The story is deceptively simple but resonates through Lowery’s minimalist execution. The sometimes maddeningly static shots, the deliberate pace, and the appearance of C as a spirit combine to create a calculated portrait of the anguish of a lost soul. Even C’s appearance lends to the somber tone. His blacked-in ghost eyes eventually seem to register sadness, frustration, and loneliness, an impression bolstered by his posture.
This is not an especially entertaining or exciting film, but for anyone who has suffered a loss of a loved one or the ending of a relationship, its emotional timber resonates deeply and profoundly. This ghost story is not spooky or horrifying or ghastly. Instead, it addresses the momentary flash of our lives limned against the vast darkness of time and the universe. It is, in the end, an inevitable and beautiful rendering of the all-too-short brilliance of life.
I found A Ghost Story to be a moving and haunting (pun intended) film. In part, because I actually do believe in ghosts, on the form of spirits that haunt spaces, like C haunts his old house. I don’t however believe they can travel thru time or even from place to place. They are still governed by the laws of physics. I believe they can exist for a long time in a space/building but not forever. They will gradually disintegrate over time and can annihilate themselves at will (like the neighbor ghost does). Odd ideas from a self professed scientist, but science isn’t supposed to be plain and obvious and never omniscient. Glad you like the flick.
Thanks, Mark. I really did like this film–I know some critics have looked at it is a metaphor for ending relationships, but I like the bigger picture. To me, what’s really disturbing is the expanse of time–he waits so long for something that will never show up. A great little film. I don’t know if I believe in ghosts yet, but I’m wondering.
To consider this film to be about a boy-girl relationship ending is so superficial and frankly weak. Some people, including reviewers, are just afraid of acknowledging mortality and the infinite. That’s a shame.

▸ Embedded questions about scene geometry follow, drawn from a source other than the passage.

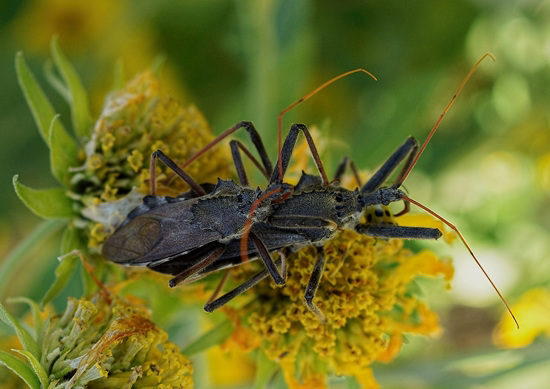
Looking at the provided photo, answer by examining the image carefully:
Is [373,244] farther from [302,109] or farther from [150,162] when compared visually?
[302,109]

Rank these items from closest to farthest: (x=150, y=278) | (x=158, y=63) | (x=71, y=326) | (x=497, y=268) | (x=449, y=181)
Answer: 1. (x=71, y=326)
2. (x=150, y=278)
3. (x=158, y=63)
4. (x=497, y=268)
5. (x=449, y=181)

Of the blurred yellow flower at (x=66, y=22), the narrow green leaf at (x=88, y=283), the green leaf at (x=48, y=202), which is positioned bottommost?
the narrow green leaf at (x=88, y=283)

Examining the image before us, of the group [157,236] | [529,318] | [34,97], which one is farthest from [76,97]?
[529,318]

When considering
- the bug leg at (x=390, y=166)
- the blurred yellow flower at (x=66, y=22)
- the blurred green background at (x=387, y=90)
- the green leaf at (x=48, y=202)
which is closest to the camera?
the green leaf at (x=48, y=202)

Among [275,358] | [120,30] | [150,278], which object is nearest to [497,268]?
[275,358]

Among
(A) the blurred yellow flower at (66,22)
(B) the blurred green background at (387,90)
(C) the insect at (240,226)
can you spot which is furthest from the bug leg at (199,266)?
(A) the blurred yellow flower at (66,22)

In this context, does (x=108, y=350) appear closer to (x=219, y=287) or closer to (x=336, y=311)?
(x=219, y=287)

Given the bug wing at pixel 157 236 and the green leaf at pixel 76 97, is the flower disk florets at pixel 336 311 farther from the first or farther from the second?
the green leaf at pixel 76 97
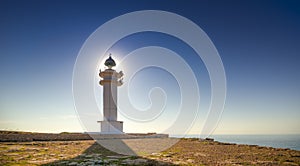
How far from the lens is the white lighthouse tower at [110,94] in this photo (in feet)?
85.3

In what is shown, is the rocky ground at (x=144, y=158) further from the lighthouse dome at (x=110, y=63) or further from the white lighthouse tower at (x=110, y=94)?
the lighthouse dome at (x=110, y=63)

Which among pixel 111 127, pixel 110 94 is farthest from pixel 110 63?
pixel 111 127

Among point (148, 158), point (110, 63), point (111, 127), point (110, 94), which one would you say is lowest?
point (148, 158)

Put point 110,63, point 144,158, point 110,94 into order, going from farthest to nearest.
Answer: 1. point 110,63
2. point 110,94
3. point 144,158

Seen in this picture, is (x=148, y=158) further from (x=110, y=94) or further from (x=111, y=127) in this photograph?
(x=110, y=94)

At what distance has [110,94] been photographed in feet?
90.6

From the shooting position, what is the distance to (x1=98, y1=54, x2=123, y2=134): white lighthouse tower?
25984 millimetres

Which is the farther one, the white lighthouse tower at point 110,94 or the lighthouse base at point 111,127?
the white lighthouse tower at point 110,94

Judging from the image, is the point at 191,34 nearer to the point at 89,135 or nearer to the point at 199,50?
the point at 199,50

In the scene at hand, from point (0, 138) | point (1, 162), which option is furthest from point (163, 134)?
point (1, 162)

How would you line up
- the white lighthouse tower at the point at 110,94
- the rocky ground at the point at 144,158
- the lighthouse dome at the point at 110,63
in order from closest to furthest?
1. the rocky ground at the point at 144,158
2. the white lighthouse tower at the point at 110,94
3. the lighthouse dome at the point at 110,63

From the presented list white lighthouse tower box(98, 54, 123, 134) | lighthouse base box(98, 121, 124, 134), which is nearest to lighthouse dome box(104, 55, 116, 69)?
white lighthouse tower box(98, 54, 123, 134)

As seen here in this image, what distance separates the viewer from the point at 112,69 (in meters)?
28.5

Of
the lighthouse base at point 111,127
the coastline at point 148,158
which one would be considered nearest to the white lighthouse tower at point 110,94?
the lighthouse base at point 111,127
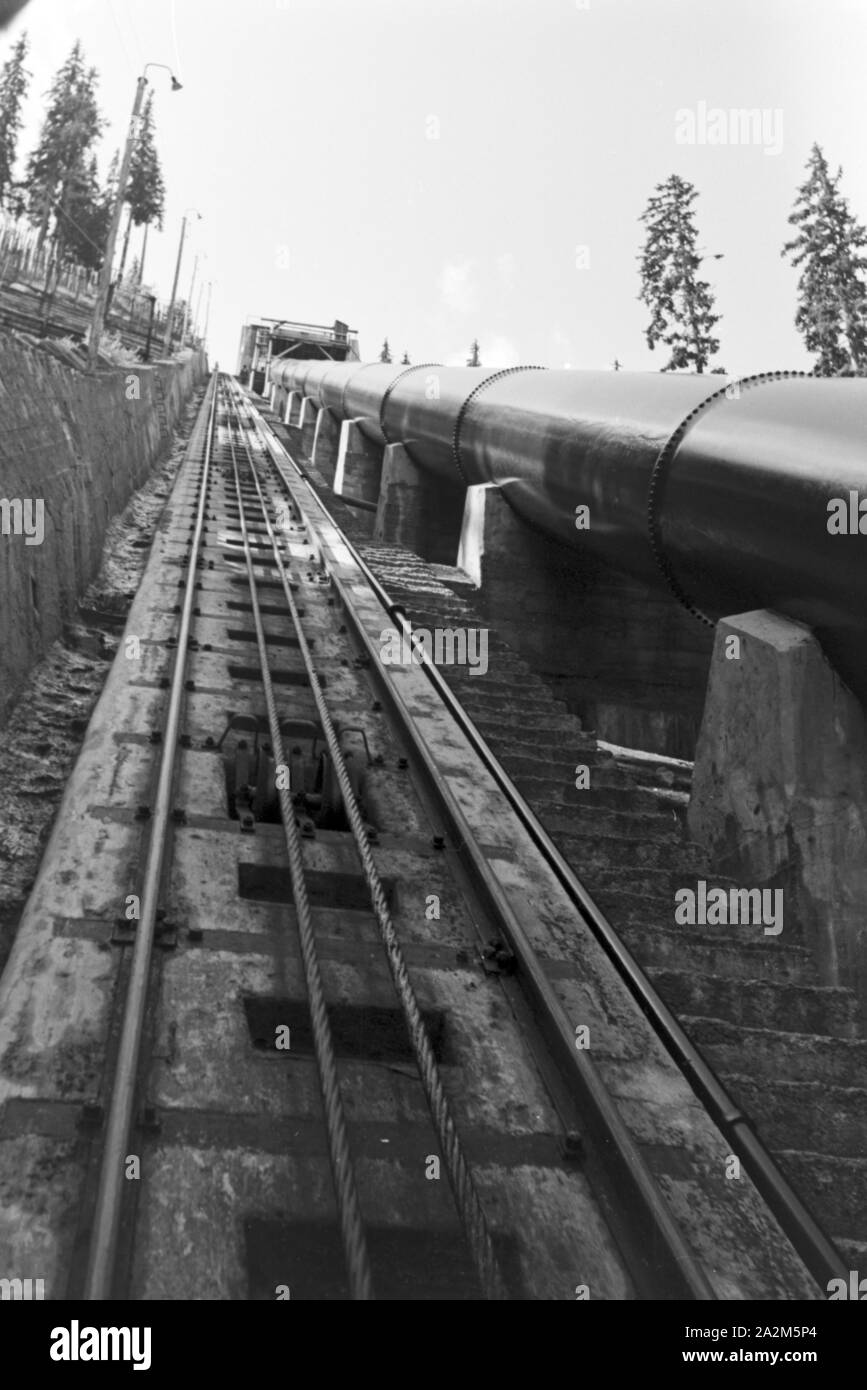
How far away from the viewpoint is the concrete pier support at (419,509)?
15328mm

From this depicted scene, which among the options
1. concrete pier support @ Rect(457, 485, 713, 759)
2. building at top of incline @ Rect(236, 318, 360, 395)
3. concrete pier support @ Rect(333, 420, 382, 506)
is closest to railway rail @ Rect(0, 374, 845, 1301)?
concrete pier support @ Rect(457, 485, 713, 759)

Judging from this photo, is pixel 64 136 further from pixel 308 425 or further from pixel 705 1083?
pixel 705 1083

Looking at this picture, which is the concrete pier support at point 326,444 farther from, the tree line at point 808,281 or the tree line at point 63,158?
the tree line at point 63,158

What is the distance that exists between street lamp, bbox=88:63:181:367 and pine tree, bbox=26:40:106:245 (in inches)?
1398

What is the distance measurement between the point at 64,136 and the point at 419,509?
174 ft

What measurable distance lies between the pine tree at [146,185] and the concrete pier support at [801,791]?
226 feet

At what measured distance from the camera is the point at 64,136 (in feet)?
→ 183

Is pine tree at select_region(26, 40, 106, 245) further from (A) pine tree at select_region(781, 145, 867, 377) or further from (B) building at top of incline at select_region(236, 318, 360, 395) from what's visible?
(A) pine tree at select_region(781, 145, 867, 377)

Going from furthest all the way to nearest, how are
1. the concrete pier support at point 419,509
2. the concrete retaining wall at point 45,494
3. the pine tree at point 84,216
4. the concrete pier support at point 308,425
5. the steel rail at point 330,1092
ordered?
the pine tree at point 84,216 → the concrete pier support at point 308,425 → the concrete pier support at point 419,509 → the concrete retaining wall at point 45,494 → the steel rail at point 330,1092

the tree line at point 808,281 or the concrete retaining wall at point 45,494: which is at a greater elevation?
the tree line at point 808,281

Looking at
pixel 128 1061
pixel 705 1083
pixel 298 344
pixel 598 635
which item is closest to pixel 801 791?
pixel 705 1083

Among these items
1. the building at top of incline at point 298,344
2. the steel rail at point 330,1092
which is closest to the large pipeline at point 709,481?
the steel rail at point 330,1092

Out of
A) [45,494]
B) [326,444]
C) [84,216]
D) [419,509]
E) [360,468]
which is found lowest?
[45,494]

Agreed. I think a case can be made for it, but that’s not what this film is about. I did love the conceit of the ghost sheet costume. I was reading that a single sheet didn’t work as a costume and that they had to layer sheets that inhibited Affleck’s movements which was one of the reasons the figure was motionless so much of the time. Serendipity, I guess.
The image of the ghost relentlessly scratching at a section of paint is burned into my memory. It could be a metaphor for any number of human obsessions, which is a beautiful thing. A very literary film in my opinion.
To me, those painted eyes eventually became as expressive as any human eyes–maybe it was me projecting, but that was one of the spookiest parts.